LPA : Inutile donc de s’exiler pour profiter de l’espace et de la verdure en temps de pandémie ?
R.C. : C’est ce que nous nous efforçons de répéter. Les voyages à l’étranger étant contraints, et les déplacements limités par le couvre-feu, il faut envisager un autre rapport à la proximité. La situation actuelle est vraiment l’occasion de s’intéresser à son environnement immédiat et de planifier des voyages proches de chez soi. Lors des vacances scolaires de février nous avons d’ailleurs remarqué un pic de fréquentation du site.

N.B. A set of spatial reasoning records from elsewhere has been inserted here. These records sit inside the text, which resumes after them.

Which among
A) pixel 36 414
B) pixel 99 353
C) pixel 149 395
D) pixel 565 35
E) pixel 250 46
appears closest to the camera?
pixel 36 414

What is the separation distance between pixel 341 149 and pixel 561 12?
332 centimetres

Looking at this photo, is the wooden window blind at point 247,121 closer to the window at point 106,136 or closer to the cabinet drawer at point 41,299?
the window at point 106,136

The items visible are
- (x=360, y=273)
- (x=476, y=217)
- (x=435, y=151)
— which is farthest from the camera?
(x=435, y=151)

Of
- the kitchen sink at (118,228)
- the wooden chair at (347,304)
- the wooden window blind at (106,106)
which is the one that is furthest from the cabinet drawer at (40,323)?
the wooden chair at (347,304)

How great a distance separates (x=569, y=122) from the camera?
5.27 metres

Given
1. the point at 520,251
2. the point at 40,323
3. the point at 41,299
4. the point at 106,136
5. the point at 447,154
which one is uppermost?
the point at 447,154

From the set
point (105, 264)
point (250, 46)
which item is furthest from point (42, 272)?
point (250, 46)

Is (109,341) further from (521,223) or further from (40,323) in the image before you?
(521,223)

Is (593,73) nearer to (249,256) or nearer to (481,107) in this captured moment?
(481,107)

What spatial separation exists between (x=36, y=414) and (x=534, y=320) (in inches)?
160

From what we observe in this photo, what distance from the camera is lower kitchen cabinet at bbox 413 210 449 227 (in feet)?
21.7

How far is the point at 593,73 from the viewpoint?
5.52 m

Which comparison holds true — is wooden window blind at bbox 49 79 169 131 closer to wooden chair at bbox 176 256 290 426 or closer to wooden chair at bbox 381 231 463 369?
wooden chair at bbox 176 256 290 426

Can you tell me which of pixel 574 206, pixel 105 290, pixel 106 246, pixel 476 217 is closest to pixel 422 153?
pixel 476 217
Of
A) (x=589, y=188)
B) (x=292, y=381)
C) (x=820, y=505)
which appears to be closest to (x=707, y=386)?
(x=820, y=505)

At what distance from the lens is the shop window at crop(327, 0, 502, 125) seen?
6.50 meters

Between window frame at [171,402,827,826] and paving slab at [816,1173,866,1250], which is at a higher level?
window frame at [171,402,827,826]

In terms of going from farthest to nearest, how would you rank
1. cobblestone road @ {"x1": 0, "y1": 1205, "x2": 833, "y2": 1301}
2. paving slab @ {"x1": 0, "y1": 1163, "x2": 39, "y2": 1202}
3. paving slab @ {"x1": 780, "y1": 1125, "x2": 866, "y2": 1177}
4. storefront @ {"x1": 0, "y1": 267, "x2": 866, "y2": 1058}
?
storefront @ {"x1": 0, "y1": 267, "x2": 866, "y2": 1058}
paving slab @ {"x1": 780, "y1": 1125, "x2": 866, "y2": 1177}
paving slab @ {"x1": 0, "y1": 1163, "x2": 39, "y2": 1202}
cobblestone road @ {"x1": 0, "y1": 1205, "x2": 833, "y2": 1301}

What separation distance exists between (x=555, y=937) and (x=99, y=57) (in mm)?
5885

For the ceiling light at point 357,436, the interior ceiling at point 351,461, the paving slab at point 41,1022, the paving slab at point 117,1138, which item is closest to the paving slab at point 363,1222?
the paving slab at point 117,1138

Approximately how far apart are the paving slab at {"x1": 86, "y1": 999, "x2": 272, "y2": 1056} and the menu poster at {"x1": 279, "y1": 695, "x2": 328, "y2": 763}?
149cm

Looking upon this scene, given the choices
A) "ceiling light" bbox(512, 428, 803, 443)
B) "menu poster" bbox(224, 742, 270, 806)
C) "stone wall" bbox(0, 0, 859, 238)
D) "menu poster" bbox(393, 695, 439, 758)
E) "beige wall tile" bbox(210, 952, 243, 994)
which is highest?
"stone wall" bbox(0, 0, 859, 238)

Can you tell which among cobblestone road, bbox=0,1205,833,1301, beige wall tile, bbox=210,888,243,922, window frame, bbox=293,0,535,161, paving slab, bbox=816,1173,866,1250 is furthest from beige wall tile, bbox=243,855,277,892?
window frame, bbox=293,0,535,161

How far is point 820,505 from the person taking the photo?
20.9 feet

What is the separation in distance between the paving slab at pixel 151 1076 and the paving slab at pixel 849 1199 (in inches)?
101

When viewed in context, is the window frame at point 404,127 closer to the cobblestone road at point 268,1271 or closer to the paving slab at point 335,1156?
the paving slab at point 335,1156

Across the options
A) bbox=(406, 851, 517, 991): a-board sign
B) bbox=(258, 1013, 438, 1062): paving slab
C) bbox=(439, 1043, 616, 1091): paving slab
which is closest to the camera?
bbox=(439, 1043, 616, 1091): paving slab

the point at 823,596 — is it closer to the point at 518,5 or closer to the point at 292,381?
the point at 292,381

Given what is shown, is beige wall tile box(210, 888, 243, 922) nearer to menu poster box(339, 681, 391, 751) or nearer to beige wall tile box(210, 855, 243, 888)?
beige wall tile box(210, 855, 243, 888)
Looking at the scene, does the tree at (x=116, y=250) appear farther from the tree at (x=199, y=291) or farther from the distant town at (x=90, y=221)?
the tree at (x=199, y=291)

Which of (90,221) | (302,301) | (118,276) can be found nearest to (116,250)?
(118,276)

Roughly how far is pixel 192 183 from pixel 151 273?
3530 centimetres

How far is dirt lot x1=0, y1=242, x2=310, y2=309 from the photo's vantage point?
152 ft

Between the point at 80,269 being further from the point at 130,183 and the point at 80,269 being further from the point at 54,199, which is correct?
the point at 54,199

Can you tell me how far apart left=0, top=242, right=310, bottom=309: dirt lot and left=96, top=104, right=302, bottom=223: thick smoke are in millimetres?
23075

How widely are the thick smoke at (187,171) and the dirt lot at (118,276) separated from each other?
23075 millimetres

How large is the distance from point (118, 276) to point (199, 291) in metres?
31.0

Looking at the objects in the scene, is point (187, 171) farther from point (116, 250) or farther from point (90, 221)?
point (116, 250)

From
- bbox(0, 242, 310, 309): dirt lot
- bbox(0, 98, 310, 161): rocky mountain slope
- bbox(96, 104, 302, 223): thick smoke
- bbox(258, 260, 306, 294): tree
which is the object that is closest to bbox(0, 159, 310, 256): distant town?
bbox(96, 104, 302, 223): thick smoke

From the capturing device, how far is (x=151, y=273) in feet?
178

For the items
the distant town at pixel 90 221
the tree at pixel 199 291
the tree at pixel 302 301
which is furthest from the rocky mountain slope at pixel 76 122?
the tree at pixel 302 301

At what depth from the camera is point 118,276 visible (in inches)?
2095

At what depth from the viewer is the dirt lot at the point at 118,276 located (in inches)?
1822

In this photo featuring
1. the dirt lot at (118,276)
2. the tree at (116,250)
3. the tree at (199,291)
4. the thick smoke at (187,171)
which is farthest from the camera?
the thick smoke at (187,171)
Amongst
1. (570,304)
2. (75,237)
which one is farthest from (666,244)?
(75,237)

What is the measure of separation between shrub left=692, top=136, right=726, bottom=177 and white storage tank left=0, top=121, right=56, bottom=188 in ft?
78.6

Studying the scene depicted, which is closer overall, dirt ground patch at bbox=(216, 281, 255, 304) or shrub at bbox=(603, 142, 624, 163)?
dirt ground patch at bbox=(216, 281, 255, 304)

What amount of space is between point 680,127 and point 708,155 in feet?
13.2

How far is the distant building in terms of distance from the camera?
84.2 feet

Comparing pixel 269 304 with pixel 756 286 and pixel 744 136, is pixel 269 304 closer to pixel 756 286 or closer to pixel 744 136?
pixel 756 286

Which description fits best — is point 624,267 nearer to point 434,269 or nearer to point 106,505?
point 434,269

Les Franciliens ont cherché des idées de sorties autour de chez eux, ce qui n’était pas autant le cas en février 2020, juste avant le début de la crise du Covid-19. Il y a un vrai désir d’espace et de nature. Avant le mois de mai 2020, nous étions en moyenne à 70 000 lecteurs par mois. À la fin du premier confinement nous sommes passés à 300 000, un record. Aujourd’hui nous naviguons autour de 150 000 lecteurs par mois. Nous avons donc doublé notre audience du fait du Covid et des conséquences qu’il a pu avoir sur nos déplacements.
LPA : Le moment que nous vivons renforce-t-il vos choix et vos convictions ?
R.C. : Oui, nous le pensons. La contrainte du couvre-feu est aussi une façon de faire la découverte d’une région, l’Île-de-France, qu’habituellement on ne prend pas le temps de regarder. Il n’est pas forcément nécessaire de faire plusieurs heures en voiture, et généralement dans les bouchons, pour ressentir un dépaysement bienfaiteur. Les forêts publiques franciliennes représentent l’équivalent de 91 000 terrains de foot. Nous avons d’ailleurs édité une carte des forêts accessibles en train.
LPA : Vous organisez également des événements…
R.C. : Il y a effectivement les randonnées dont nous parlions. L’été dernier nous avons longé l’intégralité du tracé du futur réseau du Grand Paris Express en partenariat avec la Société du Grand Paris. Nous les proposons aussi aux entreprises du territoire pour que les salariés saisissent mieux les enjeux locaux. En 2018-2019 nous avons organisé les Rencontres agricoles du Grand Paris, un événement qui s’est déroulé sur plusieurs mois.